→ Task goal: Pick out every line in the rows below that contains the word "camera", and copy each one in full.

→ Source records:

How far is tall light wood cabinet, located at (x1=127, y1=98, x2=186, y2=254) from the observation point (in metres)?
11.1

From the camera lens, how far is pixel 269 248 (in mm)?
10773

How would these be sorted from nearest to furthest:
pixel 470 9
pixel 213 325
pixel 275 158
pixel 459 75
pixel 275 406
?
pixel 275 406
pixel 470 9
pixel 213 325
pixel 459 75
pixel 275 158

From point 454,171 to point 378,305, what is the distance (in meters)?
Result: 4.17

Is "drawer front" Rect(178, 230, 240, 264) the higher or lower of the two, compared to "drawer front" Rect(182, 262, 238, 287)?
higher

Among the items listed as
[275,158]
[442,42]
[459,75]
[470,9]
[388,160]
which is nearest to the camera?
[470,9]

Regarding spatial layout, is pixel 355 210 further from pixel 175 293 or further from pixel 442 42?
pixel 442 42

--

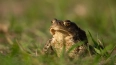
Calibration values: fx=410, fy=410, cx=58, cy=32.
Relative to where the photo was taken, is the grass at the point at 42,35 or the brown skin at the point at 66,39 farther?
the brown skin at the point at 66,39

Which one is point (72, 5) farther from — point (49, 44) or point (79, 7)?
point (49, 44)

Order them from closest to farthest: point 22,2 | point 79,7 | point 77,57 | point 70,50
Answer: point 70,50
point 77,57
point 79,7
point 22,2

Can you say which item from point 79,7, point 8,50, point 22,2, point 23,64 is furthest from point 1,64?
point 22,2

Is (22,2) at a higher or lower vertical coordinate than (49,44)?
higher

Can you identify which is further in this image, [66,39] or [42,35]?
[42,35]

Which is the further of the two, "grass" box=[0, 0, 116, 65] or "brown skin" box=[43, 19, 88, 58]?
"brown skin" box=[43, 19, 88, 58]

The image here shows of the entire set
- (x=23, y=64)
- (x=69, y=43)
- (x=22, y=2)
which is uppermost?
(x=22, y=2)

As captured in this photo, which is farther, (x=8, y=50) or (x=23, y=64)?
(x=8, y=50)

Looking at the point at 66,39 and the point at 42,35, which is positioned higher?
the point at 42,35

→ Written solution:
From the camera lens, how far is pixel 269 248 (in mm)?
which is nearest to the camera?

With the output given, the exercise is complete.